- **Request**:
Quote the records that follow in full, leaving the pictures out.

- **Task data**:
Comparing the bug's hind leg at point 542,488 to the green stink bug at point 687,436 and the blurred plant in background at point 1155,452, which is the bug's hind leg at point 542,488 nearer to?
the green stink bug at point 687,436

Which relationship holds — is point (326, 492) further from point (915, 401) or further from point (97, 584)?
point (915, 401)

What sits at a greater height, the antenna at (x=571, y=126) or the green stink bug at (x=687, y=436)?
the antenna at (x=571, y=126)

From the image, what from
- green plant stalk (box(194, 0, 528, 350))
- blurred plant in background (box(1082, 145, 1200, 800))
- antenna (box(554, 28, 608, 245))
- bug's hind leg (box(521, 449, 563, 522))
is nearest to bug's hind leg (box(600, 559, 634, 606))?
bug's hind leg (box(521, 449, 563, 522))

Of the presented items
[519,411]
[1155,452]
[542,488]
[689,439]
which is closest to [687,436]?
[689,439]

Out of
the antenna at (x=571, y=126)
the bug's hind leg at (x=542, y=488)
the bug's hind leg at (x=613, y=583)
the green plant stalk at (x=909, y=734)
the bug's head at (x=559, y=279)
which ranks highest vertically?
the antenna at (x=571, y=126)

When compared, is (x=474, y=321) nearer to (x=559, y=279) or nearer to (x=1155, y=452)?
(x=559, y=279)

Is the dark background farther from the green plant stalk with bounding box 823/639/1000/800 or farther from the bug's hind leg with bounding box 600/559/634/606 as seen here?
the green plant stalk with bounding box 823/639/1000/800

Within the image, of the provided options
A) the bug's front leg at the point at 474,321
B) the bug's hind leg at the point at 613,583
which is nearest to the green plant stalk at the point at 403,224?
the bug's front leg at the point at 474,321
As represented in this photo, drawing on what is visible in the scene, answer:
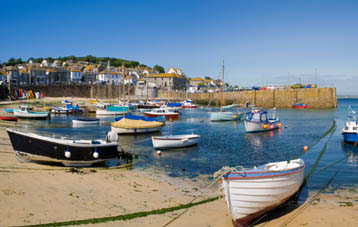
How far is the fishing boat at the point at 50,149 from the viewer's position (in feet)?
53.7

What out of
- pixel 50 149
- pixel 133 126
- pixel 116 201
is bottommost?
pixel 116 201

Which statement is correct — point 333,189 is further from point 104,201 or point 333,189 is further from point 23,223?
point 23,223

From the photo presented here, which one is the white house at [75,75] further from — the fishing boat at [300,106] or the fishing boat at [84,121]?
the fishing boat at [84,121]

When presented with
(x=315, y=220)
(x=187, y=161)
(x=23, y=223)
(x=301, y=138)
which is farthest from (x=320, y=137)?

- **Expected output**:
Comparing the bug's hind leg at point 542,488 to the green stink bug at point 687,436 and the blurred plant in background at point 1155,452, which is the bug's hind leg at point 542,488 nearer to?
the green stink bug at point 687,436

Which relationship holds — is point (326, 492) further from point (915, 401) or further from point (97, 584)?
point (915, 401)

What sits at a greater height, the antenna at (x=571, y=126) or the green stink bug at (x=687, y=436)?
the antenna at (x=571, y=126)

From the image, what from
- green plant stalk (box(194, 0, 528, 350))
- blurred plant in background (box(1082, 145, 1200, 800))
- antenna (box(554, 28, 608, 245))
- bug's hind leg (box(521, 449, 563, 522))
is nearest to bug's hind leg (box(600, 559, 634, 606))?
bug's hind leg (box(521, 449, 563, 522))

Of the presented items
[519,411]
[1155,452]
[542,488]
[689,439]
which is closest to [687,436]?
[689,439]

Out of
the antenna at (x=571, y=126)
the bug's hind leg at (x=542, y=488)
the bug's hind leg at (x=613, y=583)
the green plant stalk at (x=909, y=734)
the bug's head at (x=559, y=279)
which ranks highest vertically?
the antenna at (x=571, y=126)

When compared, is (x=474, y=321) nearer to (x=559, y=279) or nearer to (x=1155, y=452)?
(x=559, y=279)

Is the dark background farther from the green plant stalk with bounding box 823/639/1000/800 or farther from the bug's hind leg with bounding box 600/559/634/606 as seen here?
the green plant stalk with bounding box 823/639/1000/800

Within the image, of the provided options
A) the bug's front leg at the point at 474,321
B) the bug's hind leg at the point at 613,583
which is nearest to the green plant stalk at the point at 403,224?
the bug's front leg at the point at 474,321
As represented in this photo, drawing on what is visible in the scene, answer:
How far is the fishing boat at the point at 50,149 from the viewer's position (in feet)?
53.7

What out of
- pixel 50 149
- pixel 133 126
- pixel 116 201
is bottommost?
pixel 116 201

Which statement is correct — point 333,189 is further from point 104,201 or point 333,189 is further from point 23,223?
point 23,223

From the photo presented here, which one is the white house at [75,75] further from — the fishing boat at [300,106] or the fishing boat at [84,121]?
the fishing boat at [84,121]

When presented with
(x=315, y=220)
(x=187, y=161)
(x=23, y=223)
(x=301, y=138)
which is farthest from (x=320, y=137)?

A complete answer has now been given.